__The exercise__: Reproduce the data verbatim, starting at the line that contains "By camera distance, which" and ending at the final line of the data.

__Records provided__:

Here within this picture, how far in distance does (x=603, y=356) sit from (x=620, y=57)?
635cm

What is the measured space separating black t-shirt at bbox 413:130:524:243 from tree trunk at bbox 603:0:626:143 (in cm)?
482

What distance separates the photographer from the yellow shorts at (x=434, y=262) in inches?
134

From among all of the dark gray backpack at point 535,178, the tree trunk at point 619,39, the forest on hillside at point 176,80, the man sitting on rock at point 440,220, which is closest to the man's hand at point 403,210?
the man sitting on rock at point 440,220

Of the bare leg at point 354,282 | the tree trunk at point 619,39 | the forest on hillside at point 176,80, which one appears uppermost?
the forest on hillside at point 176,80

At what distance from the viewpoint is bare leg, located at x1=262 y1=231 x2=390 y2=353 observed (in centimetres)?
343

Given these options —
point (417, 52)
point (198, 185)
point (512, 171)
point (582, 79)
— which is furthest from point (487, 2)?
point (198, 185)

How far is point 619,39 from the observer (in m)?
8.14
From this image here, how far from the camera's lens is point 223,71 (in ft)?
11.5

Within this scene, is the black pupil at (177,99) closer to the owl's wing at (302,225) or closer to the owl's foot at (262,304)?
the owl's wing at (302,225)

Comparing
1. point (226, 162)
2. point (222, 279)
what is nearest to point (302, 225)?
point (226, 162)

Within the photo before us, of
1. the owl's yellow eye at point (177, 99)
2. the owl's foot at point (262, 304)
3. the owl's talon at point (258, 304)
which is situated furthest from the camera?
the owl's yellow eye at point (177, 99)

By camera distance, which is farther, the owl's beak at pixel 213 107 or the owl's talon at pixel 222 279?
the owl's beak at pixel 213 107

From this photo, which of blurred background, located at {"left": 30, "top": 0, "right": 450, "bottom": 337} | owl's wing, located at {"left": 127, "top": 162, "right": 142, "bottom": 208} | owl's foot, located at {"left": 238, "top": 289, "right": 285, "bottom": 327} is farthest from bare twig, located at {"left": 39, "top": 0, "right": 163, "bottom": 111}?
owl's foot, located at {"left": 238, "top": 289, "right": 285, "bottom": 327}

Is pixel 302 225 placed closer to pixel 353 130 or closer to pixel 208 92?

__Problem solution__:
By camera distance, which is farther, the owl's beak at pixel 213 107 or the owl's talon at pixel 222 279?
the owl's beak at pixel 213 107

From this photo, which of blurred background, located at {"left": 30, "top": 0, "right": 450, "bottom": 337} | owl's wing, located at {"left": 127, "top": 162, "right": 142, "bottom": 208} | owl's foot, located at {"left": 238, "top": 289, "right": 285, "bottom": 327} is farthest from bare twig, located at {"left": 39, "top": 0, "right": 163, "bottom": 111}?
owl's foot, located at {"left": 238, "top": 289, "right": 285, "bottom": 327}

Is pixel 302 225 placed closer to pixel 353 130 or closer to pixel 208 92?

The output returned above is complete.